Ministering to the sick and dying also left a lasting effect on his ministry. 

“It was crucial for an odd reason. The reason was I was very uncomfortable doing that. It wasn’t something in my personality that was at the forefront, but the thing that impressed me the most was that every time I would visit these people in the hospital, I would come away feeling good about the experience,” he said. 

Abbot Leonard served as a residence hall dean and taught math, science and religion at Subiaco Academy. He earned a master’s degree in educational administration from St. Louis University and served as the dean of men in the 1980s and 90s, headmaster from 1986 to 1988 and interim headmaster for a year in 2010. The key to helping young men grow in their faith is the connection of “what you say and what you do.” And despite the antics of young students — one time, they set up a variety of car mirrors throughout the dormitory angled so they could see when he was in his office and when he wasn’t — ninth grade was his niche. 

“I was always impressed that you could actually see during the course of the year the growth of an individual … growth in their abilities and their attitudes and their approach,” he said. 

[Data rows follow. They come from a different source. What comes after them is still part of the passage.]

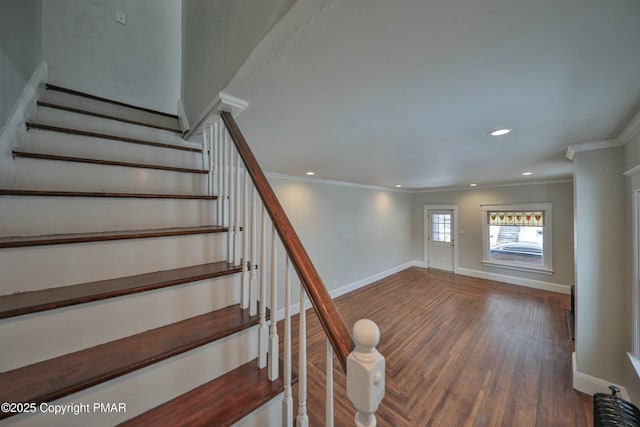 stairway with crown molding, baseboards, wood finished floors, and recessed lighting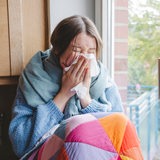 Eine kranke junge Frau sitzt am Fenster und schnaubt sich die Nase.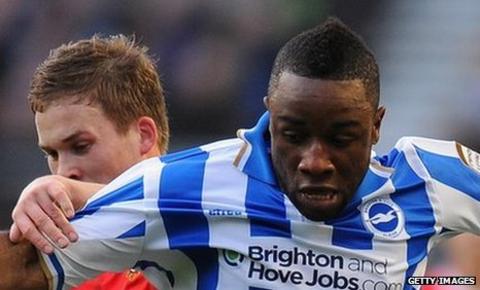 Kazenga LuaLua (r) battles Wrexham's Jay Harris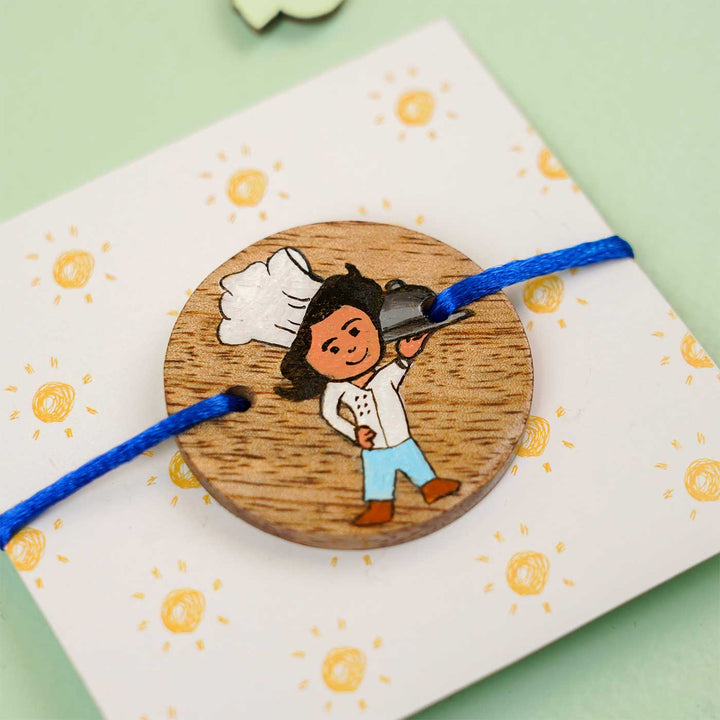 Personalized Hand Painted Chef Theme Wooden Rakhi With Roli Chawal - Close-up on Card Background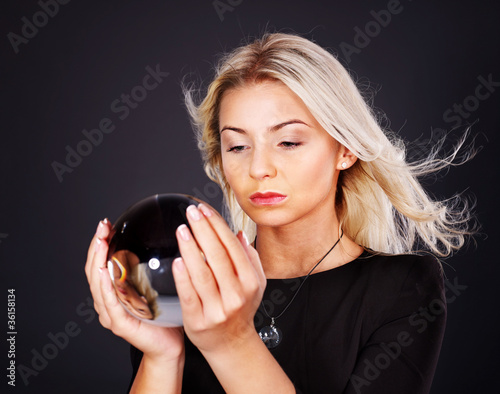 Foto: Young woman with crystal ball. Young woman with crystal ball.
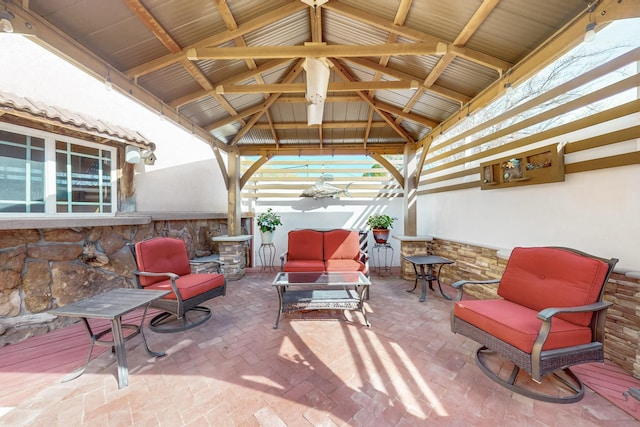 view of patio / terrace with an outdoor living space and a gazebo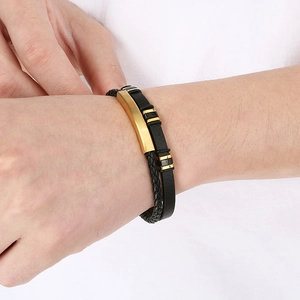 Detail of double-layer black braided leather bracelet with golden curved metal plate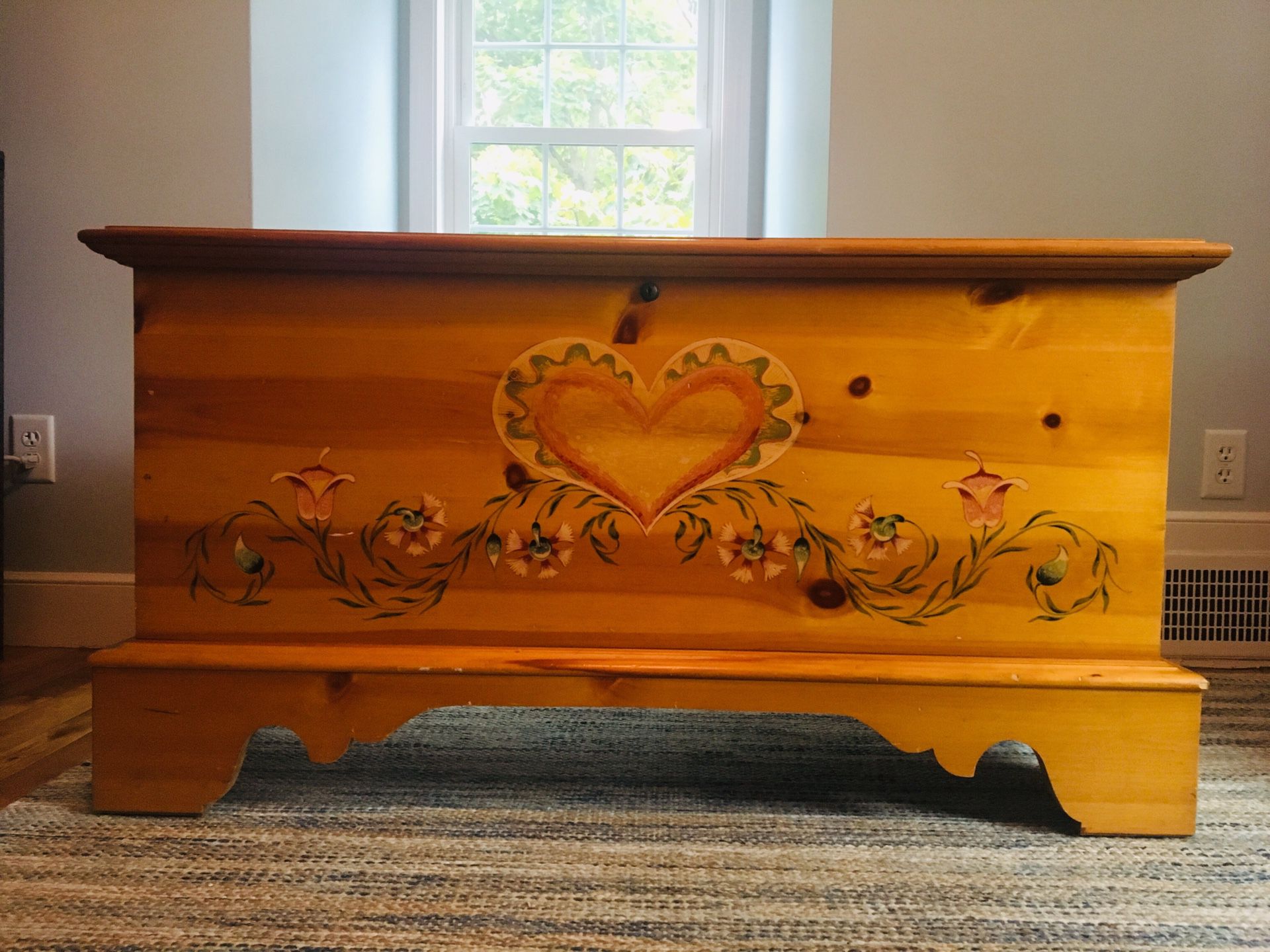 A Lane Cedar Hope Chest in Pine with Heart Design on the front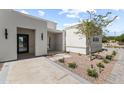 Inviting front entrance with stone pathway, desert landscaping, and a modern glass door at 9611 E Clinton St, Scottsdale, AZ 85260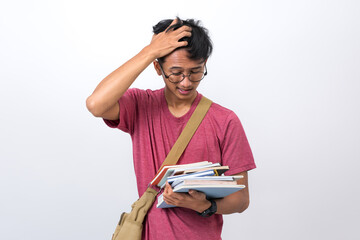 Tired young student carrying lots of books too much homework isolated on white background.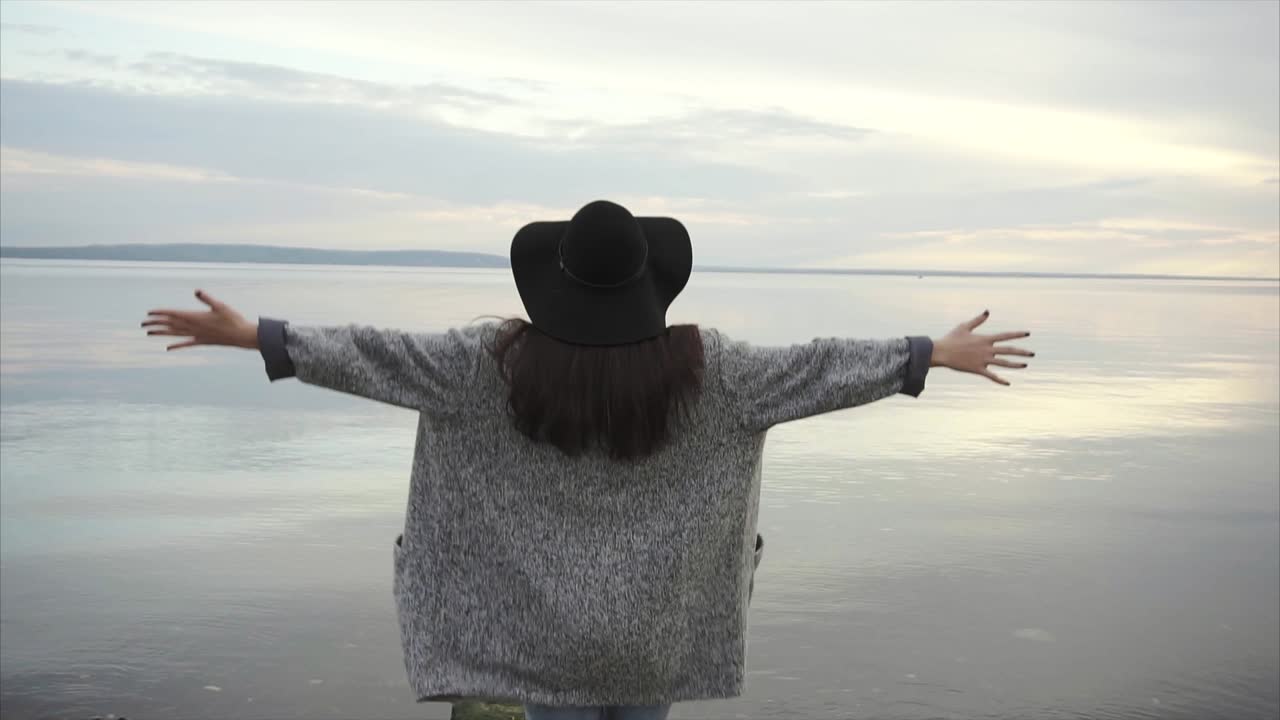 Woman enjoying nature by the lake at sunset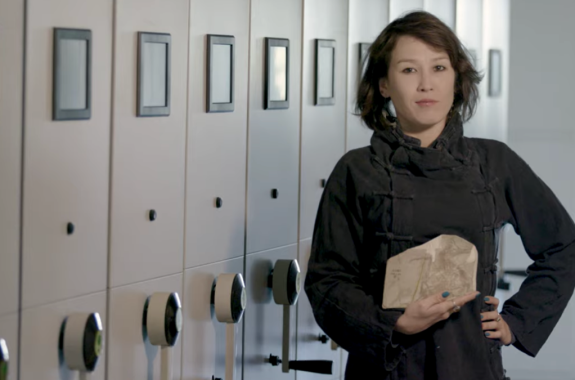 a woman scientist holding a rock with a fossilized bird in a museum collection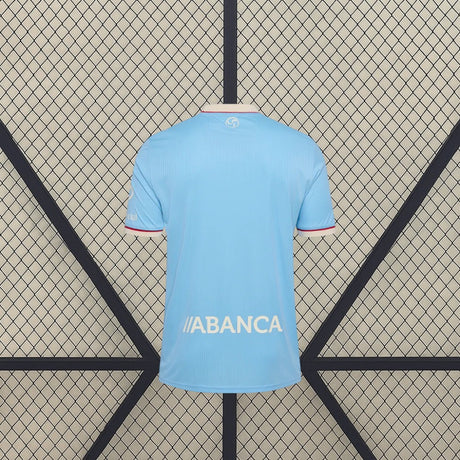 Vista trasera de la camiseta Celta de Vigo 26-27 local en color azul celeste, con diseño liso y detalle bajo el cuello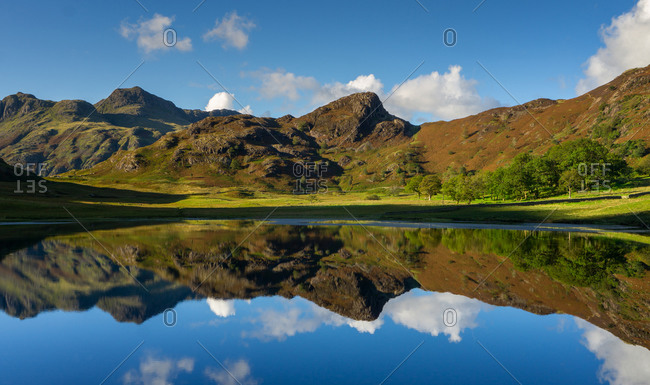 Reflections of the Langdales in Blea Tarn in the English Lake District, UK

The most important quality of a priest is availability, Abbot Leonard said, something he’s put in practice throughout the past five years as the seventh abbot of the 142-year-old abbey, but also in this time of uncertainty and quarantine amid the COVID-19 pandemic. 

“Right now we’re in a not normal situation, so we’re just trying to survive right now … we’ll sort of pull back and strengthen ourselves and go strong again,” he said. 

After 50 years, he’s grateful to God for the help along the way and his Benedictine community. 

“After Vatican II, one of the things they talked about … they emphasized ‘where two or three are gathered in my name,’ it’s the idea of Christ present in the group, the congregation. That definitely applies also to a group of nuns or monks where certainly two or three are gathered in Christ’s name,” Abbot Leonard said. “Just the idea that Christ is present in the community itself; therefore anything you do, whatever job you have however menial, it might be serving the community, but there’s the additional spiritual aspect there.”